If you haven't read it yet, here are the other installments:
I emailed Benjamin that night. I got a surge of excitement when I typed his email address into the address box and then again when I wrote ‘Hi, it’s Anna’ in the subject box. And then again when I started the email with ‘Dear Benjamin.’ The best bit was that I didn’t even hesitate to write ‘dear’ instead of something like ‘hi.’ Then I told him about Miley and what had happened today and about how Gayl still seemed to be so upset about her break-up. I wrote till the clock struck midnight and then sent off a 4000-word email. Signed off with, ‘lots of love, Anna.’
The next morning, somehow, he had managed to write an equally lengthy reply. I was completely distracted from work, of course.
We emailed each other twice, three times, a day – long novels of emails. We exchanged ideas, deep questions, stupid details and concerns about friends, politics and other silly things. We told each other random childhood stories and shared our favourite Youtube videos with each other on Google+. We sent each other links of articles on Bible passages that we liked and Benjamin got an Instagram account just so he could follow me and comment on my pictures. He went back and commented on every single picture I’d ever posted. I went to bed way to late laughing and replying to all of them.

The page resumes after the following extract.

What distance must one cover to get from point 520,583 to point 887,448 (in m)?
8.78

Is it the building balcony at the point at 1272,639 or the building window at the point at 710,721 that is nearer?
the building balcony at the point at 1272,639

Before I knew it I was in love with Benjamin Raines. Nerdy glasses and all.
I wrote it on the wall. Only not that bluntly. I wrote: “Apparently this wall has set two people up.”
After a few hours, I got a series of text messages from Benjamin.
Don’t you go and write about us on the wall.
Actually I don’t mind.
We owe that wall something, don’t we.
I replied back.
You forgot the question mark. Hipster.
You should have seen the eye-roll I just did. It was huge.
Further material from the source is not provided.